• EXERCISE DETAILS: Please state the number of lines in the records below that contain the string "acid", and nothing further.

• INPUT FOR THIS TASK:
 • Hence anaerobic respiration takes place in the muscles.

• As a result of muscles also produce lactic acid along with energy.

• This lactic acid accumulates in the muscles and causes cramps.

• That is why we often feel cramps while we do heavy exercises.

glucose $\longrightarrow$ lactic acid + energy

• TASK RESULT: 3